Ce qui est merveilleux ici, et peut-être simplement dans la vie, c’est qu’on peut en l’espace d’une nuit passer du désespoir total à l’extase infinie. C’est ce qui m’est arrivé encore entre hier et aujourd’hui. Pas de hangover, dieu merci – depuis que j’ai cru à tort avoir un polichinelle clandestin dans le tiroir, j’ai arrêté de boire – mais le despair le plus noir, ça oui. L’angoisse naissante du dimanche soir à la messe mensuelle des artistes dans un grand hangar (est-ce que j’ai ma place ici? qui sont tous ces gens qui font si bien semblant?), les larmes inarrêtables en traversant Brooklyn seule au soleil couchant, les sanglots dans la douche sous le jet brûlant, les secousses du corps tout entier qu’aucune caresse n’arrivait à calmer. 

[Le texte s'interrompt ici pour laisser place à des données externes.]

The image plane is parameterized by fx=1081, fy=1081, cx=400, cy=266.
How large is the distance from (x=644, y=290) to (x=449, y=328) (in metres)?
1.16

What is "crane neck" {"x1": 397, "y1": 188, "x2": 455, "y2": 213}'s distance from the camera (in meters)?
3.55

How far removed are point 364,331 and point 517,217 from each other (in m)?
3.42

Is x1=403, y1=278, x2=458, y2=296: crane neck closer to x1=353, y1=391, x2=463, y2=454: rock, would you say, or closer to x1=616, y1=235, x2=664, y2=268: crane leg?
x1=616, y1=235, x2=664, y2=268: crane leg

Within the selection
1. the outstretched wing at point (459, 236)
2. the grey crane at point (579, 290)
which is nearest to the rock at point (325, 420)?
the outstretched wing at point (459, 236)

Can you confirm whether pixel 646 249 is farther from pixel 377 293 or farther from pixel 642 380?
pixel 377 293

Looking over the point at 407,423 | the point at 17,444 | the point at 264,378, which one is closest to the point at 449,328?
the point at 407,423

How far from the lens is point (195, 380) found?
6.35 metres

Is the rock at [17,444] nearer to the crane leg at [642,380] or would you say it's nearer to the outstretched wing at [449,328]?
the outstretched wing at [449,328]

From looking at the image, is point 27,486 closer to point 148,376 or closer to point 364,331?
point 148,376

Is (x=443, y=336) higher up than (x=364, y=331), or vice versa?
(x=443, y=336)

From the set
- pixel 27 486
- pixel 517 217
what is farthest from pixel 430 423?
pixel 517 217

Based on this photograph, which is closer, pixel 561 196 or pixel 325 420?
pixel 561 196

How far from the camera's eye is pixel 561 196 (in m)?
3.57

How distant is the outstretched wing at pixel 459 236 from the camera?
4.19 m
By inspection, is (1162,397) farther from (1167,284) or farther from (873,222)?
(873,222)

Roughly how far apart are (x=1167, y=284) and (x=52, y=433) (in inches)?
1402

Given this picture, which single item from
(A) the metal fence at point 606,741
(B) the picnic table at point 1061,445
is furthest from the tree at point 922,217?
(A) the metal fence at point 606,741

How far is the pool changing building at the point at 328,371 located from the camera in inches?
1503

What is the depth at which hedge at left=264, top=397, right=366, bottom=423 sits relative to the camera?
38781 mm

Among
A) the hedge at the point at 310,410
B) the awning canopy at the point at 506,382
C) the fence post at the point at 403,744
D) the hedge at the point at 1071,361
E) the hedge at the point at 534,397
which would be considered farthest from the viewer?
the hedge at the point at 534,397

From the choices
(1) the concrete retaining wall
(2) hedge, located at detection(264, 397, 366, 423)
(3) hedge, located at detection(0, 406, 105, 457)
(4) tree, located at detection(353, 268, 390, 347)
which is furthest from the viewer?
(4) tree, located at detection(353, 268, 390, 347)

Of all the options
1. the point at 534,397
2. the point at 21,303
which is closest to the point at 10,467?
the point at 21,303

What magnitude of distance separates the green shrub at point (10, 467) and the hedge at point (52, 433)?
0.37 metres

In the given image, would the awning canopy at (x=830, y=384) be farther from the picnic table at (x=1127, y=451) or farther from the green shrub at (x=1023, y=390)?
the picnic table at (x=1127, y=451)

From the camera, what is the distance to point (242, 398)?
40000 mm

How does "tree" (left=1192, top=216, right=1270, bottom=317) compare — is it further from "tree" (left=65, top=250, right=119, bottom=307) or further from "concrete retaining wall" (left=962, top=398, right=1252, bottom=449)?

Et puis à la faveur de la nuit les cumulonimbus se sont enfuis, et ce matin tout allait bien. J’ai préparé du granola à la lueur d’une bougie parfumée au pin et dansé en chemise de nuit dans le clair-obscur de la salle de bain en prenant des selfies. “Sois ta meilleure amie”, m’a dit Léa hier soir en entendant ma voix. J’ai mis un peu de temps à l’écouter mais voilà, ça y est, ma BFF et moi on est réconciliées. On se dit qu’on y arrivera peut-être, qu’il reste des choses à faire pour que le monde ne coure pas à sa perte, et que la vie c’est jamais si bon ni si mauvais qu’on croit. Bon, ça c’est Maupassant qui le dit c’est pas moi – je ne sais pas si lui aussi il est passé du despair à l’ecstasy en une nuit, et je doute qu’il ait un jour écouté The Dø en préparant du granola à la noix de coco, mais sinon je trouve qu’il avait bien raison, non?